EXERCISE AIM =
Please answer these from the conference article below:
(a) At what venue was the conference held?
(b) From how many UC campuses were professors and administrators invited?
(c) Which United Nations office is the keynote speaker Sujit Mohanty part of?
Begin TEXT SHOWN
The University of California Disaster Resilience Network hosted its first ever conference in honor of International Disaster Risk Reduction Day on Thursday, Oct. 12, at the Sacramento UC Center. 

The UC DRN “mobilizes talent across the UC system to help overcome existential threats that disasters and other crises pose to society.” Lizzy Rager / Daily Nexus

The University of California Disaster Resilience Network (UC DRN) invited professors and administrators from across all nine UC campuses, along with representatives from state agencies, private firms and other state and international universities, to speak about resilience in light of recent natural disasters. 

Keynote speakers included the chief of Intergovernmental Processes, Interagency Cooperation and Partnerships Branch of the United Nations Office for Disaster Risk Reduction Sujit Mohanty, among other state agency officials and world-class UC researchers.
End TEXT SHOWN
Begin SOURCE EXCERPT
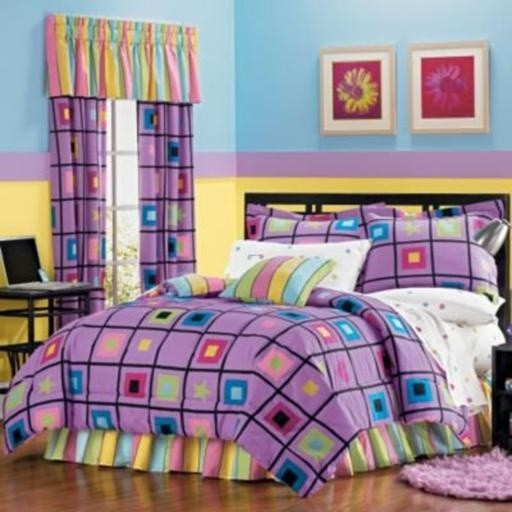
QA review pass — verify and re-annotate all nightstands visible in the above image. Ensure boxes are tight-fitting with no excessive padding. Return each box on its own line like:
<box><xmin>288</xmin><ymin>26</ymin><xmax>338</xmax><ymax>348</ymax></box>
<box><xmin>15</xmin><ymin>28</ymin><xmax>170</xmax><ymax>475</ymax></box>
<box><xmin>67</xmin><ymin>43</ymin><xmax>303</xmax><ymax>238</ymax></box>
End SOURCE EXCERPT
SOLUTION =
(a) The Sacramento UC Center
(b) All nine
(c) The United Nations Office for Disaster Risk Reduction